─── LISTED ENTRIES ───
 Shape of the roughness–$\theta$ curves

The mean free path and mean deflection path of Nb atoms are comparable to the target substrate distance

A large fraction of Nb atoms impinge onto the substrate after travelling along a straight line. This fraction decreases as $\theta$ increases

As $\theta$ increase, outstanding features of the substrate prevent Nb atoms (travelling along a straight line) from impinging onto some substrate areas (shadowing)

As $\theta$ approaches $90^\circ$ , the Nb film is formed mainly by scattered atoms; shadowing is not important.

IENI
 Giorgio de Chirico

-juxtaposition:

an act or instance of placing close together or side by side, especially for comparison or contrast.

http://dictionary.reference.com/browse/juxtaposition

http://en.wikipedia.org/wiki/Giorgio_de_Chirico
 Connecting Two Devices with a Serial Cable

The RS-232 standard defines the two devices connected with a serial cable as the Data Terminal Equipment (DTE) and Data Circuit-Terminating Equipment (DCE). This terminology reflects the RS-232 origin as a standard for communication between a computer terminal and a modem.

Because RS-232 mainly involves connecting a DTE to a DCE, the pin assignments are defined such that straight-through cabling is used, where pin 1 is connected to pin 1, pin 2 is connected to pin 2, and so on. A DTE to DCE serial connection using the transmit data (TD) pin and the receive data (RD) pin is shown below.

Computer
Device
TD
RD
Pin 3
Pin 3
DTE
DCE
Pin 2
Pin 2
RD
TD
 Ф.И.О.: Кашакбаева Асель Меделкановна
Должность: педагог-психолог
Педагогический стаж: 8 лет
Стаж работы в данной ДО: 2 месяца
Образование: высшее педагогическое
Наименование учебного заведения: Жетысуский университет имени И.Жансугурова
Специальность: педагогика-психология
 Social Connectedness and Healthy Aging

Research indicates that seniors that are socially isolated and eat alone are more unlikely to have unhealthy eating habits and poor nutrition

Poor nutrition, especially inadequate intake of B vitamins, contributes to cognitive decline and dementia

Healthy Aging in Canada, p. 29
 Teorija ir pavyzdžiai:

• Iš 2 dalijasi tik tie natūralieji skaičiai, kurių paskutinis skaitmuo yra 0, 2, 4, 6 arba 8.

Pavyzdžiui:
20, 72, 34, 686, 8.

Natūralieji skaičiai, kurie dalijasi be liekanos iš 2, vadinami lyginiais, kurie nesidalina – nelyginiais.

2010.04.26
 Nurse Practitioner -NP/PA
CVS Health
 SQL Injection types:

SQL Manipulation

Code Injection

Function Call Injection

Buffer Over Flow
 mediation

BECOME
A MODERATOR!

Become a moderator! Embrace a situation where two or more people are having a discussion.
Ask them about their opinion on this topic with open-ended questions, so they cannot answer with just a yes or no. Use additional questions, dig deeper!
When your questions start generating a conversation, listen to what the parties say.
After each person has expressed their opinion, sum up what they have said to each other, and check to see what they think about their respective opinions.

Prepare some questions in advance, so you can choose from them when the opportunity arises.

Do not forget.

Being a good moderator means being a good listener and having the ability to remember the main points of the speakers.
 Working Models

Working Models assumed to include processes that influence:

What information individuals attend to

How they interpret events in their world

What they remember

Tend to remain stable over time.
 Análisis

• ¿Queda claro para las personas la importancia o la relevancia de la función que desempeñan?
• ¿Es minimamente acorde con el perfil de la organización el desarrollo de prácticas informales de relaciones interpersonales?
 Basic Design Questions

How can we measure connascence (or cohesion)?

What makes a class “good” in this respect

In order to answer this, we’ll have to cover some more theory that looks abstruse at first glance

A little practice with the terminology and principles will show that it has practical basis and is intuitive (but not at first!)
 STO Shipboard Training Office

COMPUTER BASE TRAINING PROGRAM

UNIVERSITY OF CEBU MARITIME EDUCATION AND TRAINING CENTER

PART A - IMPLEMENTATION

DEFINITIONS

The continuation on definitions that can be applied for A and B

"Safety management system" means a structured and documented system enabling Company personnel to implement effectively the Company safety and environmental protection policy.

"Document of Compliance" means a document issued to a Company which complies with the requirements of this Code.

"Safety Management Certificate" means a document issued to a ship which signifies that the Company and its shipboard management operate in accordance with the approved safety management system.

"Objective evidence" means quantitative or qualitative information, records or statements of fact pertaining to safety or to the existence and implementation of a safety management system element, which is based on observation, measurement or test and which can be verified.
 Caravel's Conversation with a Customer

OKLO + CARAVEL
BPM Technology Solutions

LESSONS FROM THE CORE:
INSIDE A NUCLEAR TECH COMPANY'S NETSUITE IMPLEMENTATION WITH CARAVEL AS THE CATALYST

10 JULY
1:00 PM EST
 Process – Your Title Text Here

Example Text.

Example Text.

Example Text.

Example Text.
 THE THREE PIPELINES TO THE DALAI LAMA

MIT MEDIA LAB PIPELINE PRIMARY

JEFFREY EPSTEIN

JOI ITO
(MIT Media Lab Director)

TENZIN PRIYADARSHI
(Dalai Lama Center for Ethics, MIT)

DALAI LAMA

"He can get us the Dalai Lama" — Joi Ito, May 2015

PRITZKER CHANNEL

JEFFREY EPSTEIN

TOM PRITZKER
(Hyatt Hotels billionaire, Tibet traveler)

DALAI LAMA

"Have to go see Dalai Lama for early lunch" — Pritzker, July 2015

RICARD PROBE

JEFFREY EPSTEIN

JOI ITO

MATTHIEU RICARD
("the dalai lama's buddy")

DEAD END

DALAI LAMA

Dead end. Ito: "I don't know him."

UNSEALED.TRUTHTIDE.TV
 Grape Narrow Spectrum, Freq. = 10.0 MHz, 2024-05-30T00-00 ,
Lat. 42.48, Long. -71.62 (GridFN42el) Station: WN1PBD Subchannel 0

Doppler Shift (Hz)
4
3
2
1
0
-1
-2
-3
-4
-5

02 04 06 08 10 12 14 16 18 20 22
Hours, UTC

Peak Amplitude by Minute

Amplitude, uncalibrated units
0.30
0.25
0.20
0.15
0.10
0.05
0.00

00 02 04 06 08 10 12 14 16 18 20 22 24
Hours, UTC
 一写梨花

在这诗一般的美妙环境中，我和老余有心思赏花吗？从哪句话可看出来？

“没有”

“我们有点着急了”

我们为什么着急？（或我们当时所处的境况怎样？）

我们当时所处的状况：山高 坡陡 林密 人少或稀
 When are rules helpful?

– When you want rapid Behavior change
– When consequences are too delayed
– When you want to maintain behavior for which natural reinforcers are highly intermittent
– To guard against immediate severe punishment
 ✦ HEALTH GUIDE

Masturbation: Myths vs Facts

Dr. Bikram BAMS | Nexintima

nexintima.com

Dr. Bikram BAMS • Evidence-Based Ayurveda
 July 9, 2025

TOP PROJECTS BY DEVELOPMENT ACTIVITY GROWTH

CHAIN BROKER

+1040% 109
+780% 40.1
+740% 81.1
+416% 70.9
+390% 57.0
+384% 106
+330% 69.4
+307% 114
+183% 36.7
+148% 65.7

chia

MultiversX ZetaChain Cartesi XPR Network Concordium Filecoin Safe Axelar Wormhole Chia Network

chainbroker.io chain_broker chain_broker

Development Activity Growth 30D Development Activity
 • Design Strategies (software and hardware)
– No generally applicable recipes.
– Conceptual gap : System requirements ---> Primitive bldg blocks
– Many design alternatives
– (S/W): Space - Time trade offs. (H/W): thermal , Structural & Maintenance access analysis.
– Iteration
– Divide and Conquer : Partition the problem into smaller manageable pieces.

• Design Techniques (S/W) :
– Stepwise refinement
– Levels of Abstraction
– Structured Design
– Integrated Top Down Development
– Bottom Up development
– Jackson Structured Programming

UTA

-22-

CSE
───
#### WHAT IS NEEDED
When a line in the records above contains the word "nutrition", copy it.

#### OUTPUT FOR THIS EXERCISE
Research indicates that seniors that are socially isolated and eat alone are more unlikely to have unhealthy eating habits and poor nutrition
Poor nutrition, especially inadequate intake of B vitamins, contributes to cognitive decline and dementia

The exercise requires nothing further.